Wamhoff also questioned how eliminating capital gains taxes or even just cutting rates would mesh with the White House’s earlier pandemic relief provisions. The Coronavirus Aid, Relief, and Economic Security (CARES) Act (P.L. 116-136) featured tax provisions that loosened the rules on business losses, so if a taxpayer invests in a business, they might claim deductions for the losses. But if capital gains taxes are eliminated, they would also never pay taxes on the profits.

“That’s crazy. That’s not the way our tax system works,” Wamhoff remarked. “What is the game plan here?”

‘Music to Their Ears’

At the news conference, Trump said that for “true conservative Republicans,” the prospect of eliminating or cutting capital gains taxes would be “music to their ears.”

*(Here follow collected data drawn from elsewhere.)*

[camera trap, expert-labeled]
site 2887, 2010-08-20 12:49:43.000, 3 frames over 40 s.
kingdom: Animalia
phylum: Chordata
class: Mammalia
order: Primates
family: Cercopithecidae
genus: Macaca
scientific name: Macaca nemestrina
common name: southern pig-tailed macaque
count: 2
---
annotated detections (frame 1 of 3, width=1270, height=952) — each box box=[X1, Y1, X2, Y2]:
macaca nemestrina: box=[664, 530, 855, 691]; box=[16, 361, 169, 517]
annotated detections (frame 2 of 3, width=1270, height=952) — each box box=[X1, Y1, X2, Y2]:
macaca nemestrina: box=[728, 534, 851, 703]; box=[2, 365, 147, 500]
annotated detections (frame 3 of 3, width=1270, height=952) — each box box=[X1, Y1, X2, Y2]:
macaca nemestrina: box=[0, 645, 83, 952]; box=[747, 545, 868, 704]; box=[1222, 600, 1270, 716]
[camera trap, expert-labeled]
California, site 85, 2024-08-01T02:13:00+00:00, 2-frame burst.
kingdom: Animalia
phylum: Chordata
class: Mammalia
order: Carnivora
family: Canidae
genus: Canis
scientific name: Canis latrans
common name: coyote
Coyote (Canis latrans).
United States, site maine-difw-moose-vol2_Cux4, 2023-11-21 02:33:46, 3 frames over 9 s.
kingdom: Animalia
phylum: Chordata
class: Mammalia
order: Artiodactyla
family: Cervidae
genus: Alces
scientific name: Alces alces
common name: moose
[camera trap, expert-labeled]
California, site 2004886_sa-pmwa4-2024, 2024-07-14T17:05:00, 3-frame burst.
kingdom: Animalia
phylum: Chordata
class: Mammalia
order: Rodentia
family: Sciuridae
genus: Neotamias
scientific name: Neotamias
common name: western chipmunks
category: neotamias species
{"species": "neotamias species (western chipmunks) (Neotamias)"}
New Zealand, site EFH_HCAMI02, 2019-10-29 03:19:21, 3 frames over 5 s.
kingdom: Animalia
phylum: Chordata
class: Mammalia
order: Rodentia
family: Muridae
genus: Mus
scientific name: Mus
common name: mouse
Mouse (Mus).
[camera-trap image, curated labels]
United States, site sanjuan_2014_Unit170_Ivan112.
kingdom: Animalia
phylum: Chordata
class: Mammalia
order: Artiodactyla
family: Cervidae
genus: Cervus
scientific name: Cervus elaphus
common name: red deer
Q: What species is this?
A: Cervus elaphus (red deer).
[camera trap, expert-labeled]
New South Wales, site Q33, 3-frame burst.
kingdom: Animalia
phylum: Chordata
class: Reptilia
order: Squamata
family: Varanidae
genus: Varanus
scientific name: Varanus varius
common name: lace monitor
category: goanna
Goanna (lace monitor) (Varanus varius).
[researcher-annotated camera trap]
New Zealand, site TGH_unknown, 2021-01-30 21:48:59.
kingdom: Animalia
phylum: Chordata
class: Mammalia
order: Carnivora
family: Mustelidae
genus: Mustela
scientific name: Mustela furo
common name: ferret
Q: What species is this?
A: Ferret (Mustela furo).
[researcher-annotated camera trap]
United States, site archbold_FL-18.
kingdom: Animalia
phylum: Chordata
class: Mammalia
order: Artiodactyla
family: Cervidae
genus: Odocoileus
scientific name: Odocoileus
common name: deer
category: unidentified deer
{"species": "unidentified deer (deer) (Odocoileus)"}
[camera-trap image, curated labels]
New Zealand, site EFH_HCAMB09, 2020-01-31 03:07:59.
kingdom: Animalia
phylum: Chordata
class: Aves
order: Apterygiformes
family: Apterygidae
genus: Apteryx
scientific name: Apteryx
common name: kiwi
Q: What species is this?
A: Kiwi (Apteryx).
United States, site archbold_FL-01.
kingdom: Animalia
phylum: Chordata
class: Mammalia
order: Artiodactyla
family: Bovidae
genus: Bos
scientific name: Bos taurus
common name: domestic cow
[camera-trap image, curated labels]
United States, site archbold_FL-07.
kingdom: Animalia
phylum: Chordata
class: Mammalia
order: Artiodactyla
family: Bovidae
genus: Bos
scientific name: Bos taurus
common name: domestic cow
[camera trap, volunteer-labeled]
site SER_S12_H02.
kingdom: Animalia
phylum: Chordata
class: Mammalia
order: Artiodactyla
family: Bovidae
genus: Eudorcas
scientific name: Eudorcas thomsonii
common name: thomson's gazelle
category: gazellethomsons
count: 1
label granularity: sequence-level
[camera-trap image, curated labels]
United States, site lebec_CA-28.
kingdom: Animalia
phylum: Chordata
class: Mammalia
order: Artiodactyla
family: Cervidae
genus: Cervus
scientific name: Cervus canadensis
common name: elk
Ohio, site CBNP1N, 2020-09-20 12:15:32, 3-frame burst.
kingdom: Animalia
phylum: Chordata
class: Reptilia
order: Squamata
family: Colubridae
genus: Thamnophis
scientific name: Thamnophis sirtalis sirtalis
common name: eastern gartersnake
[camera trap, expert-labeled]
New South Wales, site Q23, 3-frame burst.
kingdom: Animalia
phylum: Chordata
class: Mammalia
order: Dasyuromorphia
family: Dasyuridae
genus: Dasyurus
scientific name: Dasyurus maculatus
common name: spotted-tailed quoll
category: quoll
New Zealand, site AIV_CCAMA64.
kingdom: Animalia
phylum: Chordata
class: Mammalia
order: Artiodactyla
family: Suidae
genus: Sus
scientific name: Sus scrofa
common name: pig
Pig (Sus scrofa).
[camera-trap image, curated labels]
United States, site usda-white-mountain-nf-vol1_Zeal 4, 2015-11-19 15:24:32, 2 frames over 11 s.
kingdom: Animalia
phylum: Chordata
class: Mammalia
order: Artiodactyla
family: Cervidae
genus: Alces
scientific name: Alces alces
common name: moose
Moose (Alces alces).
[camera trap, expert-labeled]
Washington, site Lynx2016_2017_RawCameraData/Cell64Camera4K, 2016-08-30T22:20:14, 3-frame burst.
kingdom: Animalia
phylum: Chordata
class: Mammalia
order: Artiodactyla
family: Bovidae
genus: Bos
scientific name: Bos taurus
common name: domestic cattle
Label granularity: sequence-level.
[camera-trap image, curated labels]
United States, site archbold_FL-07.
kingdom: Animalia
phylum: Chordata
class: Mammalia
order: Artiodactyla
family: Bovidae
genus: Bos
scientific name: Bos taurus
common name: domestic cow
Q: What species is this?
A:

That much is true for Ryan Ellis, a Republican tax lobbyist and director of the Center for a Free Economy, who argued that there’s no such thing as a bad time to cut capital gains taxes.

“I don't understand opposition to the concept,” Ellis told Tax Notes. “If we want to get the economy going again, we should not be saying no to any pro-growth tax ideas,” he added, saying that he’d equally support efforts to increase full expensing for businesses or lower marginal tax rates on individual or business income.

Ellis said he views capital gains tax relief much the same as he views the CARES Act and the Federal Reserve’s actions: taking any and all steps to generate economic activity, especially in ways that support the investment and the flow of capital.

“So it’s a good time to do it for sure,” Ellis said.